Ma siamo proprio certi che, nel dare all’Italia il comando del corpo di spedizione dell’Onu incaricato di proteggere i pozzi petroliferi della Cirenaica e della Tripolitania in nome e per conto del governo Serraj, Francia, Gran Bretagna e Stati Uniti ci facciano un favore?
Matteo Renzi da sempre sostiene che il nostro Paese debba avere in Libia un ruolo di comando, lasciando intendere che non si tratta di una questione di prestigio ma di convenienza. Guidare il contingente Onu significa avere la possibilità di stabilire e consolidare rapporti ed evitare che dopo aver fatto il “lavoro sporco” dell’impiego massiccio militare i governi dei Paesi cosiddetti alleati si prendano tutti i vantaggi dell’operazione.
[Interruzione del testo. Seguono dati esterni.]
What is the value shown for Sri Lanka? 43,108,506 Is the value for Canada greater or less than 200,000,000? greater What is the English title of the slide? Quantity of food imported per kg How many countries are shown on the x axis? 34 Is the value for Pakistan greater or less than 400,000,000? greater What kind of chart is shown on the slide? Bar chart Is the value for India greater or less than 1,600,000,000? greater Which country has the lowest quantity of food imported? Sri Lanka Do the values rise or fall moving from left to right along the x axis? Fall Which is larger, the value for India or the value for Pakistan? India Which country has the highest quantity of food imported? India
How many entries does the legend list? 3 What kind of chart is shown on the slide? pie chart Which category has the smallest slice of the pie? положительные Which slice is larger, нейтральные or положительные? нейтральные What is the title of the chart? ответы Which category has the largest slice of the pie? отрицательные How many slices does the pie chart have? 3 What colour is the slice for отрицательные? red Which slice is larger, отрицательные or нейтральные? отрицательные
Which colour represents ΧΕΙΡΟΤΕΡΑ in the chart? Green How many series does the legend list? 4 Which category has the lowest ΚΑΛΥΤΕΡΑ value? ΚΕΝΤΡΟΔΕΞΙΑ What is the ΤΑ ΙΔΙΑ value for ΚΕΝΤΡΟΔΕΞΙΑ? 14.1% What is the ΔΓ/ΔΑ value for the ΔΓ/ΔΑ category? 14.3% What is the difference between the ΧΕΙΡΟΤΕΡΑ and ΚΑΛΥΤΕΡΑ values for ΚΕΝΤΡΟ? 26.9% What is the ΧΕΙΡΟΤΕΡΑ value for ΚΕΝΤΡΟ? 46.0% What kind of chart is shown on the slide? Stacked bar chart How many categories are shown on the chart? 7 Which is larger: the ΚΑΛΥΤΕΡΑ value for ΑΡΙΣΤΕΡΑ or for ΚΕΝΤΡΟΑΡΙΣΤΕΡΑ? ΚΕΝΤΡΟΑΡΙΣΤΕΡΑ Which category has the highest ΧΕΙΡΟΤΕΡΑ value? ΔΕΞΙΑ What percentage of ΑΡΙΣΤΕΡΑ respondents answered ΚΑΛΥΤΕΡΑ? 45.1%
Ma se non si va in Libia per prestigio ma per convenienza è necessario che l’impiego dei soldati italiani nella quarta sponda non sia finalizzato solo alla difesa dei pozzi petroliferi, ma rivolto anche a predisporre le condizioni per impedire che quei cinquecentomila disperati pronti ad imbarcarsi alla volta della Sicilia vengano convinti a rimanere dove si trovano. Non con la violenza o la coercizione, ma con l’impegno a realizzare nel Paese in cui si trovano le condizioni di vita che i profughi spererebbero di avere in Italia.
Insomma, se proprio è necessario che gli italiani ritornino in armi in Libia compiendo un’operazione di fatto neocoloniale, è indispensabile che questa operazione venga compiuta tenendo conto che uno dei tratti distintivi del colonialismo italiano non fu solo quello della repressione, ma anche quello della costruzione di opere ed infrastrutture rivolte a beneficio dei colonizzatori e delle popolazioni locali.
Se la prassi politicamente corretta impone di non definire coloniale un’impresa che solo questa definizione può avere, si cerchi almeno di dare alla spedizione di cui si assumerà il comando il tratto migliore dell’ormai antica esperienza del colonialismo italiano. Per dare questo tratto c’è bisogno che accanto ai piani militari ci sia un progetto civile di aiuti e di sviluppo che assicuri assistenza, sicurezza, lavoro ed istruzione sia alle popolazioni libiche, sia alle centinaia di migliaia di persone giunte in Libia per fare il grande salto verso l’Europa . La speranza è che il piano civile sia operativo insieme a quello militare. Altrimenti sarà solo neocolonialismo nella versione più odiosa. E saranno guai!